*MATERIAL PROVIDED*
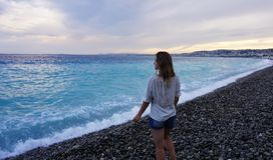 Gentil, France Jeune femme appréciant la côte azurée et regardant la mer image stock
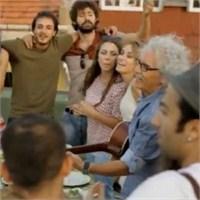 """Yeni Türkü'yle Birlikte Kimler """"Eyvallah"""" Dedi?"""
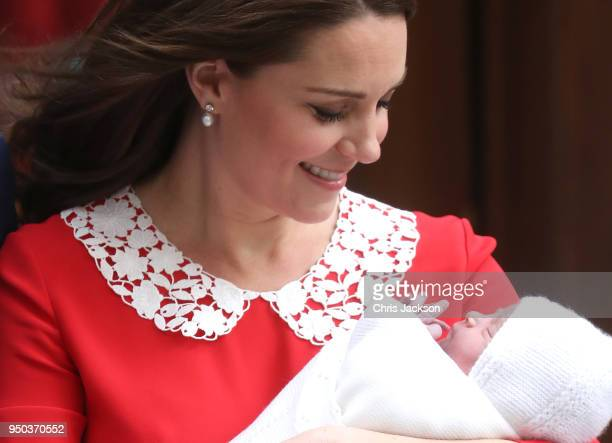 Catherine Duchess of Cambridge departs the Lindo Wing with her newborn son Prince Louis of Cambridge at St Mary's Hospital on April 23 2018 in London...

*GOAL OF THE EXERCISE*
What the answer must hold is the exact text of every line from the one containing "Türkü'yle Birlikte Kimler" through the end of the data, minus any pictures.

*FINAL ANSWER*
 """Yeni Türkü'yle Birlikte Kimler """"Eyvallah"""" Dedi?"""
 Catherine Duchess of Cambridge departs the Lindo Wing with her newborn son Prince Louis of Cambridge at St Mary's Hospital on April 23 2018 in London...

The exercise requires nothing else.